Mount Misery is a long-forgotten piece of local Civil War history. In 1861, Union troops built Fort Grey on Carpenter’s Hill in Severna Park. Fort Grey became known as Mount Misery during the war and was a Union fortification protecting troops moving from Annapolis to Washington. When the war ended, as trees replaced the fort’s earthworks, the military significance of Mount Misery faded into history.
Now, 160 years later, a developer is attempting to build two large multi-story homes on the steepest section on Mount Misery where the fort was located, in the designated critical area of the Severn River. To build these homes, the developer has requested a variance (or modification) to the county codes relating to building on steep slopes in the critical area. This variance was granted by the county hearing officer despite the promise of the current county administration to reduce variances, especially in the critical areas of our rivers.
This variance approval presents an extremely serious problem for the residents of Round Bay who live downhill from these proposed houses because the slopes on Mount Misery are extraordinarily steep. A profile of the builder’s site plan shows a 51% slope on the Severn River side and a 33% slope on the Magothy side of the hill. The builder will have to reduce the slope down to 20% to build the driveway. To do this, he will have to disturb more than 50% of the project site and cut away "half" the mountain side by removing 77 dump truck loads of the hillside.
Round Bay residents are concerned that removing that much hillside will destabilize the hill, causing mudslides and flooding, and cause severe environmental damage to both the Severn and Magothy rivers.
In July 2020, the Anne Arundel County administrative hearing officer granted the variance to build a driveway on a “slope greater than 15%” when, in fact, the slope was more than double the limit. Round Bay residents downhill from the building site filed an appeal to this variance, hoping to voice objections to the extreme grading and subsequent flooding and mudslide problems that would result from building on the hilltop. Due to a COVID-related technicality, their appeal was dismissed and the residents were not permitted to even submit written objections.

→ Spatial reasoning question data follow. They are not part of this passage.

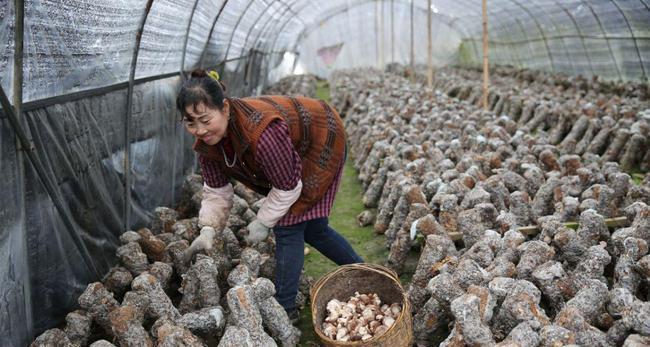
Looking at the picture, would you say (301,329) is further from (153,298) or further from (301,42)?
(301,42)

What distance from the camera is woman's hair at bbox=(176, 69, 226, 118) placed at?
268 cm

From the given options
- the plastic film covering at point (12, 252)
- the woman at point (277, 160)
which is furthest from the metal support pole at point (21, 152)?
the woman at point (277, 160)

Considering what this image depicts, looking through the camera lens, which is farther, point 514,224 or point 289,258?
point 514,224

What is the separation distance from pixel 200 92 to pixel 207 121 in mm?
147

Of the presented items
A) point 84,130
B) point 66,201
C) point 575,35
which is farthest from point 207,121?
point 575,35

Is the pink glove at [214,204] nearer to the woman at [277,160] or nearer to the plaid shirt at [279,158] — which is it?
the woman at [277,160]

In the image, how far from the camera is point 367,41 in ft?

Building codes relating to steep slopes in the critical area were established to protect the rivers, and as the health of both the Magothy and Severn continue to decline, it is imperative that the county adhere to the protections that are afforded in the critical area codes. Mount Misery raises a number of concerns relating to the county approval process.
The Magothy River Association strongly objects to builders being allowed to bypass any of the critical area codes, especially when the voices of the residents who are directly impacted are denied a chance to object and when the potential damage to both county citizens and the health of two rivers is at stake.